* TRECHO DO TEXTO:
★ ★ ★

Papa Bento XVI

Íntegra da Catequese

Segue íntegra da Catequese desta quarta-feira, 12, feita pelo Papa Bento XVI:

Caros irmãos e irmãs!

Gostaria de falar de dois escritores eclesiásticos: Boécio e Cassiodoro, que viveram nos anos mais atribulados do Ocidente cristão e, especialmente, da Península Italiana.

Odoacre, rei dos Erulos (etnia alemã), havia se rebelado, colocando fim ao Império Romano do Ocidente (a. 476). Em seguida teve de ceder aos Ostrogotos de Teodorico, que durante várias décadas assegurou o controle da Península Italiana.

Boécio, nasceu em Roma, em 480, próximo à nobre linhagem de Anízios. Ainda jovem entrou na vida pública, chegando a ser senador aos 25 anos de idade. Fiel à tradição de sua família, comprometeu-se com a política, convicto de que poderia moderar as linhas gerais da sociedade romana com os valores das novas nações.

Neste novo tempo de encontro de culturas assumiu como missão a conciliação e a aproximação da cultura a clássica romana e com a do povo ostrogoto.

Foi ativo na vida política, mesmo sob Teodorico, que nos primeiros tempos o estimava muito. Apesar desta atividade pública, Boécio não se descuidou dos estudos, dedicando-se de maneira especial ao aprofundamento de temas filosófico-religiosos. Escreveu manuais de aritmética, geometria, música, astronomia. Tudo com a intenção de transmitir seus conhecimentos às novas gerações, aos novos tempos, a grande cultura grego-romana.

★ ★ ★

* MATERIAL FORNECIDO:
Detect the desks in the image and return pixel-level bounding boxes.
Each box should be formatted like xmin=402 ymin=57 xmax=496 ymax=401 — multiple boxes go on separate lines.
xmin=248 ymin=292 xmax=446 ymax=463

★ ★ ★

* OBJETIVO:
Quais são as disciplinas dos manuais que Boécio escreveu, segundo o trecho sobre Boécio e Cassiodoro? Liste todas. O material vem de uma fonte diferente da do trecho.

* RESULTADO DA TAREFA:
Aritmética, geometria, música e astronomia.